The alternative, tantalum, has an even lower limit, so unless another miracle element is found, the 550V~600V limit is here to stay
 

PRR

Member
Joined 2003
Paid Member
> to my surprise 600V+ electrolytics are very rare.

As Elvee says: simple AlOx wants to leak bad at 450V. Fancy processing can get 500V rating.

There used to be 600V e-caps which were really two 350V caps in one cardboard tube. Not seen in decades.
 
AX tech editor
Joined 2002
Paid Member
> to my surprise 600V+ electrolytics are very rare.

As Elvee says: simple AlOx wants to leak bad at 450V. Fancy processing can get 500V rating.

There used to be 600V e-caps which were really two 350V caps in one cardboard tube. Not seen in decades.

Never knew that. I though they simple weren't in the catalogs because of lack of demand.
Maybe that is also the reason for those paper-in-oil high-voltage caps?

Jan
 
500V - 600V electrolytics are good, but we must move away from the usual sources, and especially away from « audio » types (some of which, like Elna Cerafine, are unreliable & fail short-circuit).

Parts of excellent quality can be had from the Kemet range that they acquired with BHC.

Even at the lowest cost range, the ALC10, offers 500V, 550V and 600V parts, and their leakage specification is actually better than ordinary electrolytics: 0.006CV (compared to the usual 0.01CV to 0.04CV).

Thee are superior performing parts, check out the data sheets. But do they sound any good? Well, some folks are upset by subjective comments, so I will sandbox them in a PGP stylee. Skip the next paragraph, if you have the allergy.

----- BEGIN SUBJECTIVE MESSAGE BLOCK -----

ALC10, ALS30 and especially ALS60 series sound better too, when replacing nasty consumer-grade 'lytics.

----- END SUBJECTIVE MESSAGE BLOCK -----

Some examples:

Low Cost ALC10
ALC10A121CC550 | KEMET 120μF Electrolytic Capacitor 550V dc Snap-In - ALC10A121CC550 | RS Components


High grade ALS60
leakage is 0.003 CV, lifetime 29000 hrs+ at 85 °C
ALS61A821KF550 | KEMET 820μF Electrolytic Capacitor 550V dc Screw Mount - ALS61A821KF550 | RS Components
 
Member
Joined 2004
Paid Member
I have several 60 microFarad MKP film capacitors rated for 900Vdc. Would it be beneficial to add one across the output of the regulator? I plan to use the regulator for the screen supply (only 200Vdc) of two channels of PP EL509 tubes that can draw a surprisingly large current on music peaks.
 
Hi Jan,


I just finished building your HV regulator (latest version with D3 zener 2.7V, with the board and components you sent me).

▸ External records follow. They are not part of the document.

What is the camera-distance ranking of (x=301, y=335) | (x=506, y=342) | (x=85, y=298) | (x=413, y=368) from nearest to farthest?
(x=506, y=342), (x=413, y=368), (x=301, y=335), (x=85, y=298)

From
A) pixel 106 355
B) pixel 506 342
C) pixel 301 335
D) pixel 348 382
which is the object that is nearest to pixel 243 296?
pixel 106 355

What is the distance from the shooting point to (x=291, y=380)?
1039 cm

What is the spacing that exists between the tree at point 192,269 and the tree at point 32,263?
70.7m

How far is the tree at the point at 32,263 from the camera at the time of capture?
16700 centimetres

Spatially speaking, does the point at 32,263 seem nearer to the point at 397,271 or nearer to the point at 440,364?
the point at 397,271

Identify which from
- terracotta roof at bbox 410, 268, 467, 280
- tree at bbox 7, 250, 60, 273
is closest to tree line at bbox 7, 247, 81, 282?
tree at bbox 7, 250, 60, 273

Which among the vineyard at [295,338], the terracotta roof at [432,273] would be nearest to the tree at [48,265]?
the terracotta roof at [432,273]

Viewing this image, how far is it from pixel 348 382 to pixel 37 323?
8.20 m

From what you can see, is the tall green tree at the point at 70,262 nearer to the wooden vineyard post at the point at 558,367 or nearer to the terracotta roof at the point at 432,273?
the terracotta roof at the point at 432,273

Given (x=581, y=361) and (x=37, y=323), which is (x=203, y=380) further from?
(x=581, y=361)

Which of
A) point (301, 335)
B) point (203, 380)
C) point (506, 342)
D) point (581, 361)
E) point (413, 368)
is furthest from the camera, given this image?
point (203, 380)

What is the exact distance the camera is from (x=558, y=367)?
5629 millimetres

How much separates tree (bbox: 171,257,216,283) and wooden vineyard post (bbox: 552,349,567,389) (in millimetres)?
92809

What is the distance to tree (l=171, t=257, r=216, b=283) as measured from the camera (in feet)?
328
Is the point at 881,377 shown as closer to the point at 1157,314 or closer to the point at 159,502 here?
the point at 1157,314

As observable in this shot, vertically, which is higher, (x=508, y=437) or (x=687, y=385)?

With R11 being 220K I get an output voltage of 117 - 165 volt using the 5K VR pot, using a 3 mA min. load (resistor).


For R11 being 220K I would expect 127 Volt (using your formula Vout(max) : 0,58). However I get 165 Volt (max). How exact is your calculation formula?


So for 400 Volt out I would need R11 to be 689K?

Regards, Gerrit
 
Last edited:
AX tech editor
Joined 2002
Paid Member
I have several 60 microFarad MKP film capacitors rated for 900Vdc. Would it be beneficial to add one across the output of the regulator? I plan to use the regulator for the screen supply (only 200Vdc) of two channels of PP EL509 tubes that can draw a surprisingly large current on music peaks.

I would place these caps as close to the load, the screen, as possible. They help best there, the regulator can take care of itself ;-)

Jan